## Exercise details
Beginning with the first line below, retype exactly each line through the one containing "a bed room with furniture and window". Leave out all pictures.

## Source information
◇ ◇ ◇ ◇

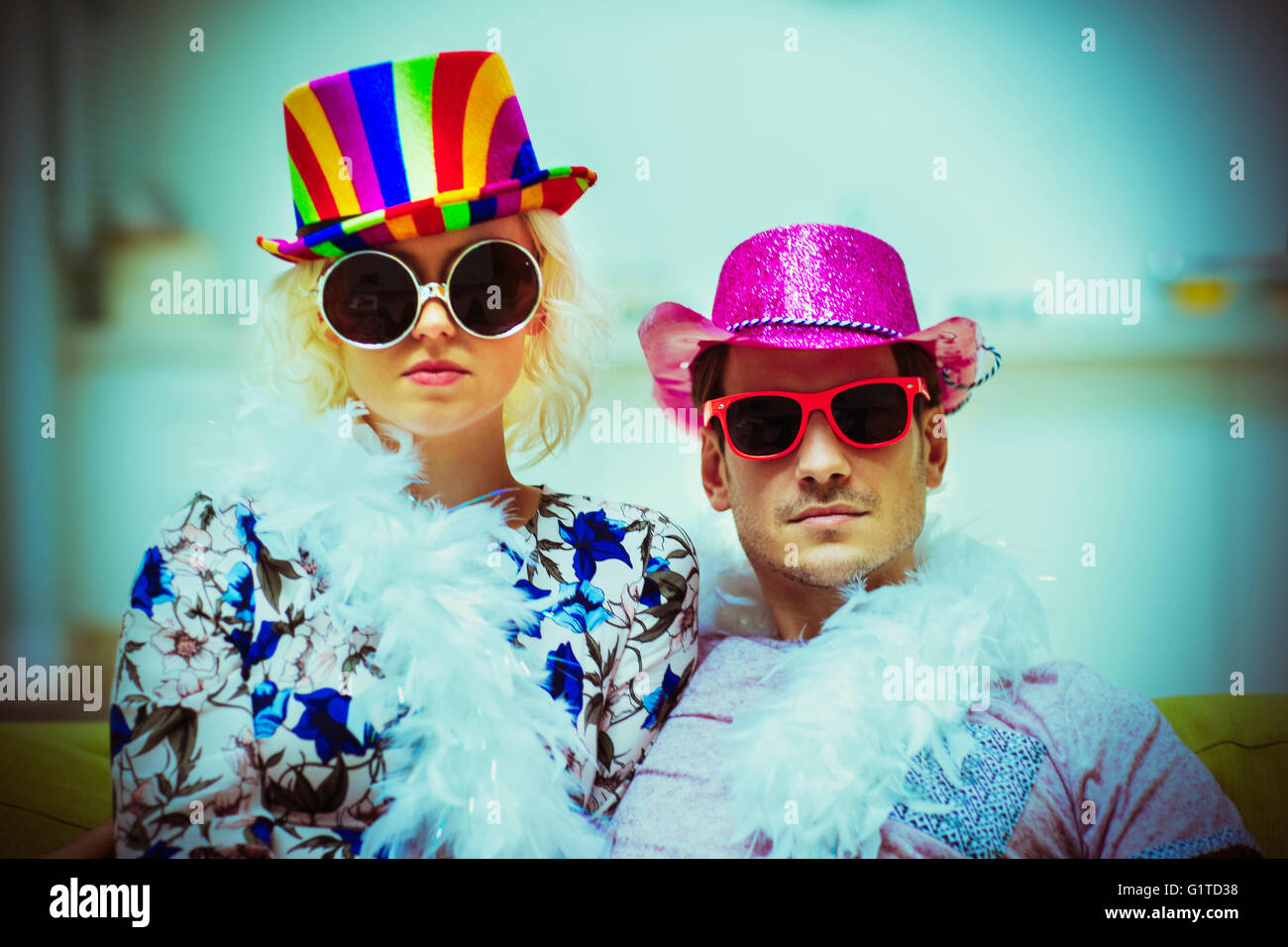 Portrait attitude couple wearing costume hats and sunglasses Stock Photo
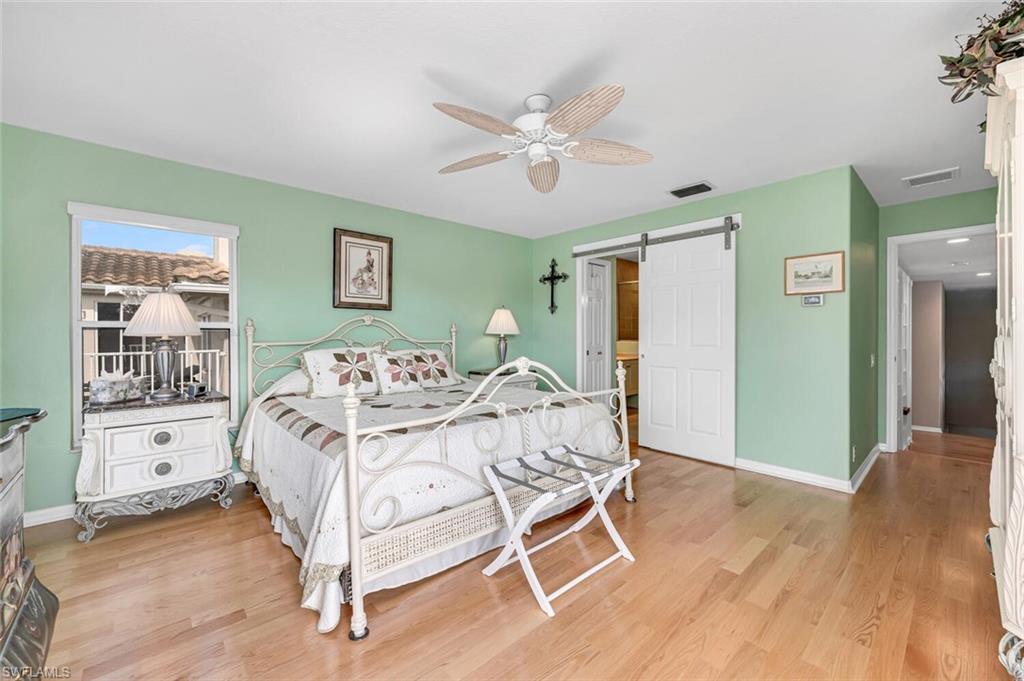 5735 Persimmon Way Naples, FL 34110 - Photo 19 of 49 Bedroom featuring ceiling fan, a barn door, and light hardwood / wood-style floors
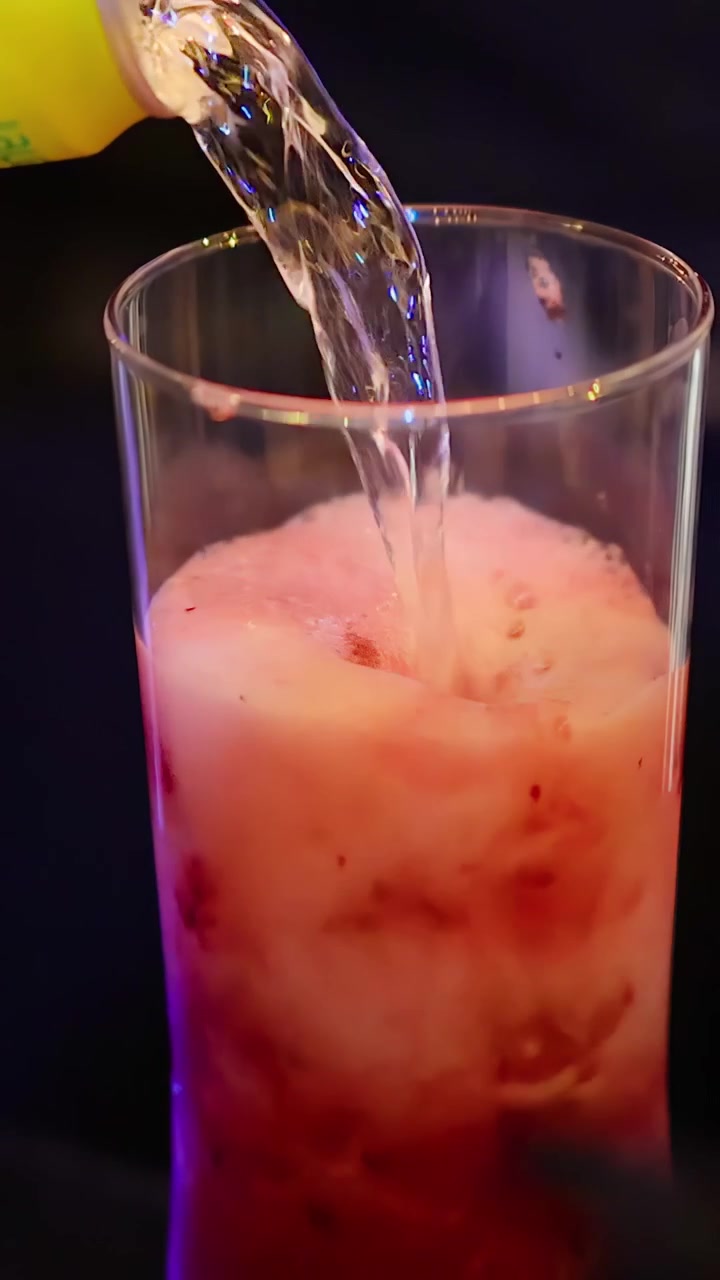 Limonata versata su ghiaccio e frutti rossi, mescolata in un bicchiere alto sotto un'illuminazione colorata.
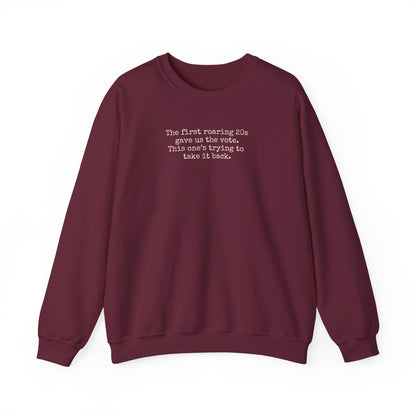 Maroon unisex crewneck sweatshirt with "the first roaring 20s gave us the vote. This one's trying to take it back" cream text
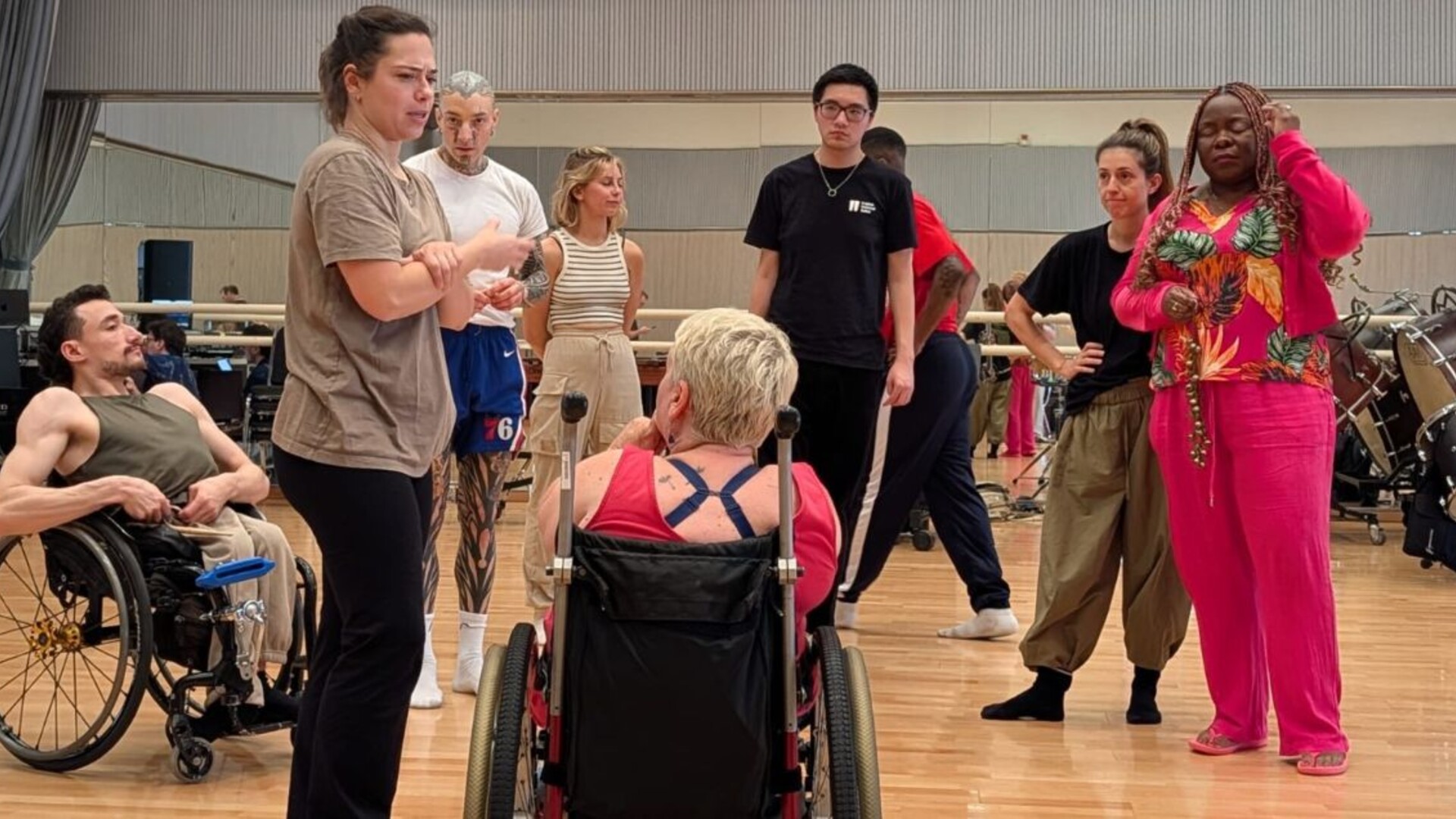 A group of dancers gathered in a rehearsal studio, standing in a circle and listening to a woman speaking.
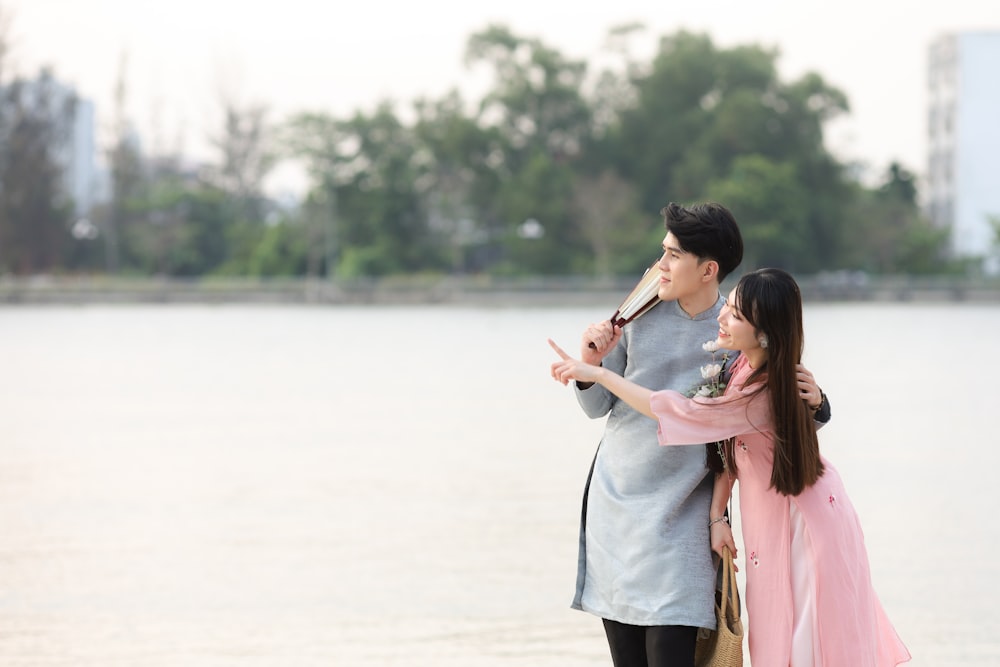 a man and a woman standing next to a body of water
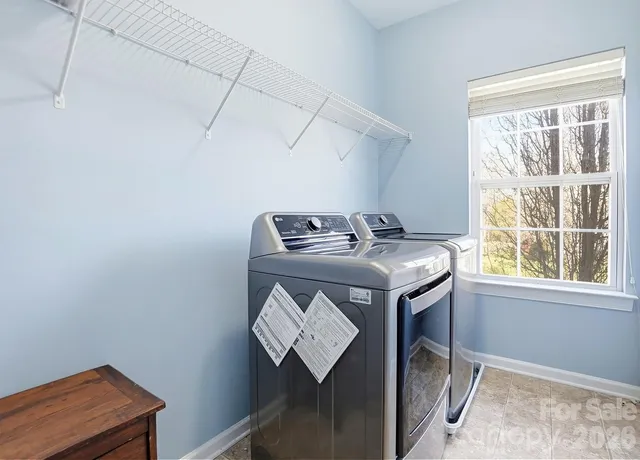 a bed room with furniture and window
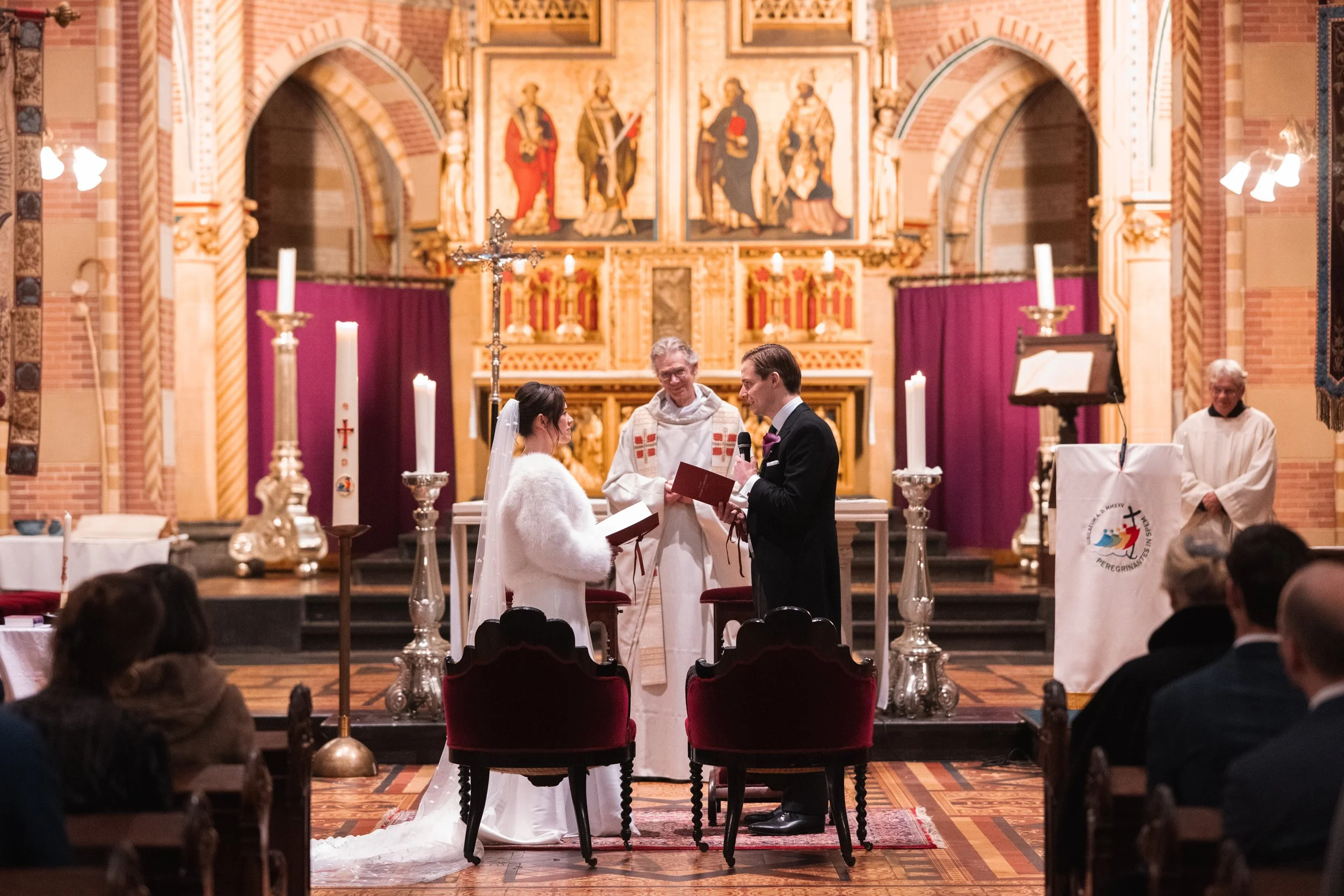 A wedding ceremony taking place inside a church with a priest, bride, and groom standing at the altar. The bride is wearing a white dress and veil, while the groom is dressed in a black tuxedo. There are candles and religious artwork in the backgroun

◇ ◇ ◇ ◇

## Exercise solution
 Portrait attitude couple wearing costume hats and sunglasses Stock Photo
 5735 Persimmon Way Naples, FL 34110 - Photo 19 of 49 Bedroom featuring ceiling fan, a barn door, and light hardwood / wood-style floors
 Limonata versata su ghiaccio e frutti rossi, mescolata in un bicchiere alto sotto un'illuminazione colorata.
 Maroon unisex crewneck sweatshirt with "the first roaring 20s gave us the vote. This one's trying to take it back" cream text
 A group of dancers gathered in a rehearsal studio, standing in a circle and listening to a woman speaking.
 a man and a woman standing next to a body of water
 a bed room with furniture and window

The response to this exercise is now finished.